* [Исходный текст]:
========
Читаем Я вспоминаю полностью

В общем, мне всегда везло в жизни, но в последний момент. Всегда оказывалось так, что я нахожусь в каком-то критическом состоянии, и в этом критическом состоянии в последний момент я оказывался в выигрыше, и даже в моральном выигрыше… Вот когда нас привезли в 13-ю роту общих работ и когда я работал то помощником ветеринара, то электромонтером, то пилил дрова на электростанции (причем это я умел делать, это мне нравилось даже), то собирал ягоды, то еще куда-то меня отправляли, во всякие места, в конце концов я попал в криминологический кабинет. В криминологическом кабинете, я не знаю, по чьей инициативе, не помню уже, началась организация детской колонии, колонии несовершеннолетних преступников, которые попадали туда по тридцать пятой статье тогдашнего еще кодекса как люди социально опасные. Это карманники, беспризорные, наркоманы, малолетние проститутки (шестнадцать, семнадцать, восемнадцать лет). Ну вот, такая публика, которую я уже начал жалеть в 13-й роте. Мы решили, что их нужно изолировать от взрослых преступников. Может быть, их можно спасти. Эта идея понравилась начальству, потому что начальству нужна была показуха, туфта. Создание такой колонии для перевоспитания малолетних им показалось выгодным. И это действительно было выгодно, потому что мне и моим товарищам по криминологическому кабинету удалось спасти сотни жизней, определяя ребят в колонию. Я опрашивал ребят, записывал их биографии, причем они же сами надо мной смеялись: «Ну мы же все врем вам. Зачем вы записываете?» А меня начала интересовать уже научная тема. Тема такая — как они оправдывают то, что они стали ворами.

Они беспрерывно играли в карты. Проигрывали с себя все. Сидели прямо голыми. Спасались они под нарами. Я следил за их игрой в карты и изучал эту игру. Потом я написал статью «О картежных играх уголовников». Сам я никогда в карты не играл. Но по рассказам, по тому, что наблюдал, я написал эту статью. Ее напечатали — это была моя первая научная работа — в журнале тоже фантастическом. В общем, фантастическом, потому что в лагере, где творились всякие ужасы, вдруг возникает журнал, который продается по всей стране, на который объявляется подписка и в который пишут статьи все мои знакомые.

Я жил в камере с Владимиром Кемецким (Свешниковым). Это был великолепный поэт. Великолепный поэт! Он вернулся из Парижа, но совершенно не совладал с нашей тогдашней обстановкой — говорил, что ему вздумается, писал, что ему вздумается… И вот он в «Соловецких островах» печатал свои прекрасные стихотворения.
========
* [Материалы]:
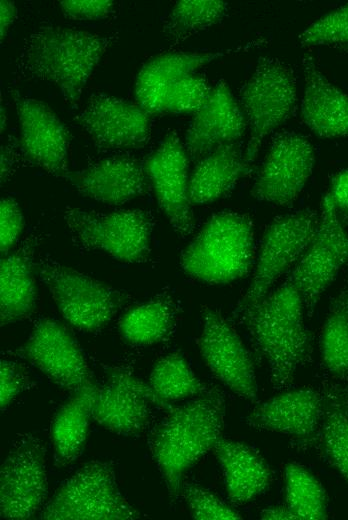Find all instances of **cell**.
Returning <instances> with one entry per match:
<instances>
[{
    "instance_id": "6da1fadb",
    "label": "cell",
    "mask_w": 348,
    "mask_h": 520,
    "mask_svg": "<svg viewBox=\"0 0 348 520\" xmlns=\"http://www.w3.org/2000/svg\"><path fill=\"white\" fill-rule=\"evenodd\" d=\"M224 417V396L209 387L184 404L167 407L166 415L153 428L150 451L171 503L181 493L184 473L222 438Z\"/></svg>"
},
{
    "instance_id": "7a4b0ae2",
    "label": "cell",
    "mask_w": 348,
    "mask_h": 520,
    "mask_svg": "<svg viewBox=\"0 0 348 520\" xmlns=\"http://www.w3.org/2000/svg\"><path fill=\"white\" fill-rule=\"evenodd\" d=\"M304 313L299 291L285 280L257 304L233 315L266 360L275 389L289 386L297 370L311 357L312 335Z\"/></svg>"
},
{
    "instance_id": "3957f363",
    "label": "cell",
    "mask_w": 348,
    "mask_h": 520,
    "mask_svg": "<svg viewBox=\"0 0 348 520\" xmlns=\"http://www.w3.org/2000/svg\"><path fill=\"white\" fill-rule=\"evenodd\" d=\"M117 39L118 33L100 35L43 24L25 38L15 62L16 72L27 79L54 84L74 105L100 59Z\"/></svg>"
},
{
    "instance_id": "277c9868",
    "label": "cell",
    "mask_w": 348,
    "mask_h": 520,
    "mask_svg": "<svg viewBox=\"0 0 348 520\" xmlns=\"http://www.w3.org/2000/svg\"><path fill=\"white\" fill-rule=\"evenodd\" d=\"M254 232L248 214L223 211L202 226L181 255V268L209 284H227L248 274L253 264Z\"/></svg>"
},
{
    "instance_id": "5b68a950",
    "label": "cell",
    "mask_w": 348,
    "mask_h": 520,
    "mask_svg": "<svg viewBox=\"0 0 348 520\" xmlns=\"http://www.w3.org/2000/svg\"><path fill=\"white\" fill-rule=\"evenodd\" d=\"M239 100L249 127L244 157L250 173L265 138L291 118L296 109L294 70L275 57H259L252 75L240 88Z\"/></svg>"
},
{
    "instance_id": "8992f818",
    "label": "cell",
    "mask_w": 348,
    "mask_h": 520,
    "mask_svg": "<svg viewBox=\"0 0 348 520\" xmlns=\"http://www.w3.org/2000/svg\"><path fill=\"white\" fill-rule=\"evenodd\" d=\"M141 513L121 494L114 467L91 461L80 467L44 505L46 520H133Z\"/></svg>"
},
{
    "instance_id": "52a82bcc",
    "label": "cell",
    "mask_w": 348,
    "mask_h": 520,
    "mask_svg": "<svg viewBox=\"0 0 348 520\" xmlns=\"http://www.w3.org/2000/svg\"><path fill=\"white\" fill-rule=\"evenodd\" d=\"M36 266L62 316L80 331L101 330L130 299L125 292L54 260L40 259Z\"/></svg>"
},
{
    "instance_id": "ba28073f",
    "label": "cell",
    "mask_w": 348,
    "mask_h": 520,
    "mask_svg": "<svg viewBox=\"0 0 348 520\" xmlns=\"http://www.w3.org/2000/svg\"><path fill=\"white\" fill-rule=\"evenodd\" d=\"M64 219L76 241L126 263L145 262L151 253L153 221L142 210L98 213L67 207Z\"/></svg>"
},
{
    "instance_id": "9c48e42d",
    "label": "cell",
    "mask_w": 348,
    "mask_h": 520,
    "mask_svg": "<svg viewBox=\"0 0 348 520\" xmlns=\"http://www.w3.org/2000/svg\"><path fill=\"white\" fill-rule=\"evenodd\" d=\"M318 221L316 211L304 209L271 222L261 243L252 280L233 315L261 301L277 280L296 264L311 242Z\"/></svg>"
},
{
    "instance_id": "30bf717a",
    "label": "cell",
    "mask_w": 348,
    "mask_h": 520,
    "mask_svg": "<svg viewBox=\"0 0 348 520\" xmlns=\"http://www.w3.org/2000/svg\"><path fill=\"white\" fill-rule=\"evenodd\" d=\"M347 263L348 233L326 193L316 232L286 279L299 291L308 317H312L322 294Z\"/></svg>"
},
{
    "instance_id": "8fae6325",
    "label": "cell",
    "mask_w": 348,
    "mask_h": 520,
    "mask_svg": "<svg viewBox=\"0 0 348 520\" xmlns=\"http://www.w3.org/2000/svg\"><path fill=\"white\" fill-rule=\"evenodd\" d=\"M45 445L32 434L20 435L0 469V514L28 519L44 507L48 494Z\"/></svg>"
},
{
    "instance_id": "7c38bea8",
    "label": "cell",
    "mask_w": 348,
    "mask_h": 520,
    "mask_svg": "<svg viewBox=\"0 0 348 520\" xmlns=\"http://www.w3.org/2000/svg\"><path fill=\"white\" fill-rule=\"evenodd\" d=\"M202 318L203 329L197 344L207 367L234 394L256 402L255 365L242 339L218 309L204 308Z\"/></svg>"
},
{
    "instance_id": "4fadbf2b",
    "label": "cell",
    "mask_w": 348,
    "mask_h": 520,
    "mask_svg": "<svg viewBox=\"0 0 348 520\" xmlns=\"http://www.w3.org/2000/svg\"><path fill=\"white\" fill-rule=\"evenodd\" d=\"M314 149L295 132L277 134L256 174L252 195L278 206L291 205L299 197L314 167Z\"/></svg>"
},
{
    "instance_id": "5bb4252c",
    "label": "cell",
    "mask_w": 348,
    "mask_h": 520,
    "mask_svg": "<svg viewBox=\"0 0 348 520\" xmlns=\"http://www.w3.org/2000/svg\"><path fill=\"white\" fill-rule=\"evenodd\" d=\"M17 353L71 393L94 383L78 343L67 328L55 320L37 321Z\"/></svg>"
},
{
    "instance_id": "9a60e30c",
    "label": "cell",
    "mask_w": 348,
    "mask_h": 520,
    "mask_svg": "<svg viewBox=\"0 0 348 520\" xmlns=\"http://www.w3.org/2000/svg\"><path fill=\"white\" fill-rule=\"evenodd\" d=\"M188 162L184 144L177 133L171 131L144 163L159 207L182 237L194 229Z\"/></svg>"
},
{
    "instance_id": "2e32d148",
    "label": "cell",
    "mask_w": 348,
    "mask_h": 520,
========
* [Задание 1]: Выпишите из исходного текста отрывок от слов «Они беспрерывно играли» до слов «все мои знакомые.» включительно.
* [Задание 2]: Переведите на английский язык следующее предложение из исходного текста: «Мы решили, что их нужно изолировать от взрослых преступников.»

* [Решение 1]:
Они беспрерывно играли в карты. Проигрывали с себя все. Сидели прямо голыми. Спасались они под нарами. Я следил за их игрой в карты и изучал эту игру. Потом я написал статью «О картежных играх уголовников». Сам я никогда в карты не играл. Но по рассказам, по тому, что наблюдал, я написал эту статью. Ее напечатали — это была моя первая научная работа — в журнале тоже фантастическом. В общем, фантастическом, потому что в лагере, где творились всякие ужасы, вдруг возникает журнал, который продается по всей стране, на который объявляется подписка и в который пишут статьи все мои знакомые.

* [Решение 2]: We decided that they needed to be isolated from adult criminals.